The bomb containing the mercury was the cell body of a conventional Harwood manganin gauge, having a cavity of 1 inch diameter by about 5 inches long, with a pressure port at the lower end, and at the upper end a closure containing a single electrical lead and a ground terminal.
As recommended1 by Bridgman, the freezing point was first observed with a sample contained in a fixture illustrated in Figure 1. Its resistance, about ¼ ohm, decreased on freezing by a factor of about 3, readily observable with a Leeds and Northrup Wheatstone bridge, Type S. Results were unsatisfactory, and rather than attempt the indicated modifications it was decided to make use of the volume change, about 3 percent. For this purpose a sample, about ¾ cubic inch in volume, was placed in the stainless-steel container shown in Figure 2. The threaded closure was channeled so as to provide free access of the pressure fluid, but to act as a baffle preventing loss of mercury in the even of a sudden and violent leak.

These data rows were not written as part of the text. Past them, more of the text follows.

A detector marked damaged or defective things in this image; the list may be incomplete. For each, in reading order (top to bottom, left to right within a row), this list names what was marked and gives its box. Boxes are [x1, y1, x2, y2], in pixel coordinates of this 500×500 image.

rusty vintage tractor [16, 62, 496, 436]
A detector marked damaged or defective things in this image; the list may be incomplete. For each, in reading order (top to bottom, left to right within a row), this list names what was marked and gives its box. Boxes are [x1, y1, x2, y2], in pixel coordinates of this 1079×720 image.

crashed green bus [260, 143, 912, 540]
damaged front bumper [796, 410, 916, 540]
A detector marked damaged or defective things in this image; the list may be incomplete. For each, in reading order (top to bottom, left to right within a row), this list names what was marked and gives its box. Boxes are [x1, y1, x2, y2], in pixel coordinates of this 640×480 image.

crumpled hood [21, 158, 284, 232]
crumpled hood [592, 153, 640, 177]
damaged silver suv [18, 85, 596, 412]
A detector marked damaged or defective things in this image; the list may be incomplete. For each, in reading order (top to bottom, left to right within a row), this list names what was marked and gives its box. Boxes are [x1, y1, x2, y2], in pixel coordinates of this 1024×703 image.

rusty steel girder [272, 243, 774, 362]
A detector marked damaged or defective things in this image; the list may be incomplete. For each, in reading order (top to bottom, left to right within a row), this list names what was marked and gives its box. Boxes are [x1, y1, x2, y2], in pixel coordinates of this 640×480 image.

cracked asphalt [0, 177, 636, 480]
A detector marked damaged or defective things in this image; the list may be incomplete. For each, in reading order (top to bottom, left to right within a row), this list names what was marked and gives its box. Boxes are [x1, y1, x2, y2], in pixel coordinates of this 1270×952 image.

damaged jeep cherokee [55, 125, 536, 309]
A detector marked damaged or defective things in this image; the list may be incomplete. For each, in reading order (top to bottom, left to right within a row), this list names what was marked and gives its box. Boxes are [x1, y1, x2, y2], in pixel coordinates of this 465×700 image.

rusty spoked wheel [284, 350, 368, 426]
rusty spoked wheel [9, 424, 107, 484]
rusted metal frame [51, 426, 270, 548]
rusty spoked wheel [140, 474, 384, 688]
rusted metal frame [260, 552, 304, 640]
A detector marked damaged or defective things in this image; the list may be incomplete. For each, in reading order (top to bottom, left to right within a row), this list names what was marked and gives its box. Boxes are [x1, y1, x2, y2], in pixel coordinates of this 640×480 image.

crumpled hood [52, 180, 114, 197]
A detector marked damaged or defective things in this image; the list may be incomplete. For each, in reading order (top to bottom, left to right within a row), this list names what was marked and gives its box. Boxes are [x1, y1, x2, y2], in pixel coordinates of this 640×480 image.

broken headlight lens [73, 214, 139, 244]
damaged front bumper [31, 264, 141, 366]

The controlled-clearance piston gauge in this experiment is a Harwood DWT 1000 with a piston nominally 0.01 square inch, intended to support a load of 1000 pounds. (There was no harm in applying a 10% overload to attain the required pressure, while there would have been a distinct loss in accuracy in using the next smaller piston.) For several reasons this is definitely superior to the piston gauge, the prototype DWT, used by Johnson and Newhall. The greatest advantage lies in the increase of the piston cross-sectional area by a factor of 4. The modern DWT's are provided with better thrust and guide bearings and have better geometry in critical parts of the piston and jacket cylinder. There has been a substantial improvement in manufacturing techniques, resulting in pistons and cylinders of much higher quality. The piston finally used was examined at the Van Keuren Company and its diameter was reported as between 0.112835 and 0.112840 inches, whereas the nominal diameter is 0.112838 inches; in measurements at 1/32-inch intervals no deviation as large as 0.000005 inch was observed. In contrast, there was a distinct taper in Johnson and Newhall's piston. The jacket cylinder disclosed no flaw under observation with a 50-power microscope. In addition to the physical improvements in the DWT we now make a more precise evaluation of the effective area of the piston.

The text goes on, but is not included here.